Table identifies each feature's chromosome by rid, and we want to see them with text chromosome names.

SELECT gri_refseq_name, feature_table.*
  FROM feature_table NATURAL JOIN _gri_refseq

The join key here is _gri_rid, which is one of the generated columns added by GRI creation.

Alternatively, the application code can read rid from the row and translate it using the lookup table generated by the Get Reference Sequences by Rid routine.

Query rid using chromosome name

We're making a GRI query on a table that stores rid integers, but our query range has a chromosome name.

SELECT feature_table.* FROM
  (SELECT _gri_rid AS rid FROM _gri_refseq
    WHERE gri_refseq_name='chr12') AS query, feature_table
  WHERE feature_table._rowid_ IN
    genomic_range_rowids('feature_table',query.rid,111803912,111804012)

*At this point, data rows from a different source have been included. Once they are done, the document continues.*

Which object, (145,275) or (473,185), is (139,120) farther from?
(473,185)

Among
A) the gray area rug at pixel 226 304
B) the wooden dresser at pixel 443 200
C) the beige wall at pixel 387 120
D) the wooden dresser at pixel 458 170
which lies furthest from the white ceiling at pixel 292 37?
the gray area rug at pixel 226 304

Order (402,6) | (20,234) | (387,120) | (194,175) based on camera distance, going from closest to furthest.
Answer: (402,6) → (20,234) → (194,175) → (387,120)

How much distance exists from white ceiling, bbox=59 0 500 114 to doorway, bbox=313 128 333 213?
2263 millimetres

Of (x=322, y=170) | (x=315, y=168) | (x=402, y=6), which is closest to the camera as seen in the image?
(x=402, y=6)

We use a subquery to look up the rid corresponding to the known chromosome name. Alternatively, the application code can first convert the query name to rid using the lookup table generated by the Get Reference Sequences by Name routine.

Circular chromosome query

On circular chromosomes, range queries should include features that wrap around the origin to end inside the desired range. If we've stored them naively with featureEnd = featureBegin + featureLength, then we can build a unified query with reference to the stored chromosome lengths:

SELECT col1, col2, ... FROM
  (SELECT gri_refseq_length FROM _gri_refseq WHERE _gri_rid = queryRid),
  featureTable WHERE featureTable._rowid_ IN
  (genomic_range_rowids('featureTable', queryRid, queryBegin, queryEnd)
   UNION
   genomic_range_rowids(
     'featureTable',
     queryRid,
     gri_refseq_length+queryBegin,
     gri_refseq_length+queryEnd))

We query a second range beyond the chromosome length, which will match features that wrap around into the query. UNION deduplicates the result rowids.

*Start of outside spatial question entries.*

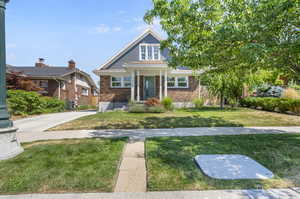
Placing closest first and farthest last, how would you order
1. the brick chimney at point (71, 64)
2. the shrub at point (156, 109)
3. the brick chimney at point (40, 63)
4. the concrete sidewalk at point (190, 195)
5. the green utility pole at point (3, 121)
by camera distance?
the concrete sidewalk at point (190, 195) < the green utility pole at point (3, 121) < the shrub at point (156, 109) < the brick chimney at point (71, 64) < the brick chimney at point (40, 63)

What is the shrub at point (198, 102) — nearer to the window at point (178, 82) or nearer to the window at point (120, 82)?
the window at point (178, 82)

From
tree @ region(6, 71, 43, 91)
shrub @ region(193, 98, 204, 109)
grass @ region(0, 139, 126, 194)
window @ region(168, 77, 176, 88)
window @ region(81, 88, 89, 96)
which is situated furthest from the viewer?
window @ region(81, 88, 89, 96)

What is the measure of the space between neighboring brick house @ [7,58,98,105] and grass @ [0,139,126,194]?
629 inches

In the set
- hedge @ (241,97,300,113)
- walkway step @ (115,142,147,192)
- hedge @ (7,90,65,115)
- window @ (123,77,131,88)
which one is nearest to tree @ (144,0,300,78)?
walkway step @ (115,142,147,192)

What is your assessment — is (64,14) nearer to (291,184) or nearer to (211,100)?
(291,184)

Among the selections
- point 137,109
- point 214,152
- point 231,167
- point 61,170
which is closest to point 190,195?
point 231,167

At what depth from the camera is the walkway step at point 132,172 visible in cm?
248

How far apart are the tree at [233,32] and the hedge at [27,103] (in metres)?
11.4

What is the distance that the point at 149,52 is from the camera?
48.9ft

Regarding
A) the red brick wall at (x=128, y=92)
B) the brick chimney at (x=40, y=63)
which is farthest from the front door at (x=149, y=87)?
the brick chimney at (x=40, y=63)

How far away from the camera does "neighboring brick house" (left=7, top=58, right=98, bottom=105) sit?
18141 millimetres

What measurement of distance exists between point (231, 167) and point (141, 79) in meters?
12.7

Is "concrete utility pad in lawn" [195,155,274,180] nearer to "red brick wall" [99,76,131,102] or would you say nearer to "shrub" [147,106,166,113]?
"shrub" [147,106,166,113]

As a convention, set "circular": true in the _gri_refseq.gri_refseq_meta_json for circular chromosomes.

Advice for big data

The database file stores tables in rowid order (effectively). It's therefore preferable for a mainly-GRI-queried table to be written in genomic range order, so that the features' (chromosome, beginPosition) monotonically increase with rowid, and range queries enjoy storage/cache locality. See Optimizing storage layout in the compression guide for advice if it isn't straightforward to initally write the rows ordered by (chromosome, beginPosition). Though not required in theory, this may be needed in practice for GRI queries that will match a material fraction of a big table's rows.

A series of many GRI queries (including in service of a join) should also proceed in genomic range order. If this isn't possible, then ideally the database page cache should be enlarged to fit the entire indexed table in memory.

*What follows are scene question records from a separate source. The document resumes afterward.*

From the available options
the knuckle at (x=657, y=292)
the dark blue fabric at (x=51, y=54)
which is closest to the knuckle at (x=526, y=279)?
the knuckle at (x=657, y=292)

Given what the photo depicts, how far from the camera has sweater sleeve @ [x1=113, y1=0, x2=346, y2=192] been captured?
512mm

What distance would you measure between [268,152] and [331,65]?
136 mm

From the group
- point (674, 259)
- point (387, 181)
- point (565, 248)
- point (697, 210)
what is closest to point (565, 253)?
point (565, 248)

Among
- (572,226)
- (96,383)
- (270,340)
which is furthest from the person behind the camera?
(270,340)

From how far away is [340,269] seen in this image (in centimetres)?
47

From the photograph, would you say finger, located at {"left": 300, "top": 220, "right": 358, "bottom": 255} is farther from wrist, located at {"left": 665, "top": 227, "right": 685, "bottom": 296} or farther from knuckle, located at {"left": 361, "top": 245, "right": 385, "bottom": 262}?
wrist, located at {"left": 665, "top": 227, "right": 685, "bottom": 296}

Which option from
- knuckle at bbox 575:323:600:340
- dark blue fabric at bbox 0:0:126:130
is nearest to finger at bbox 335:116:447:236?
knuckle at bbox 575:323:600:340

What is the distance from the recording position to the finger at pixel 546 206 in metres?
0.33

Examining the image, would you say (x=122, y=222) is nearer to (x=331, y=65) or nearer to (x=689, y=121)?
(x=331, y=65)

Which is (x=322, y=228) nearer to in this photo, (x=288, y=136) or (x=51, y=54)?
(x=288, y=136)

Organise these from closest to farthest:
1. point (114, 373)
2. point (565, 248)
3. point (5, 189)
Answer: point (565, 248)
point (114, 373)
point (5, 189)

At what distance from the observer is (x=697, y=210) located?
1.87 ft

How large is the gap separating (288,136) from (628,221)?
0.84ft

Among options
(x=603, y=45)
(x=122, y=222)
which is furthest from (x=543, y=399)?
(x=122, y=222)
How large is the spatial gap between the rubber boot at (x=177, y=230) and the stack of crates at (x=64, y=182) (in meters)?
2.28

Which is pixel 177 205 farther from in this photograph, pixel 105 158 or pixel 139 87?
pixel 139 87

If you expect a GRI query to yield a very large, contiguous rowid result set (e.g. all features on a chromosome, in a table known to be range-sorted), then the following specialized query plan may be advantageous:

  1. Ask GRI for first relevant rowid, SELECT MIN(_rowid_) AS firstRowid FROM genomic_range_rowids(...)
  2. Open a cursor on SELECT ... FROM tableName WHERE _rowid_ >= firstRowid
  3. Loop through rows for as long as they're relevant.

But this plan strongly depends on the contiguity assumption.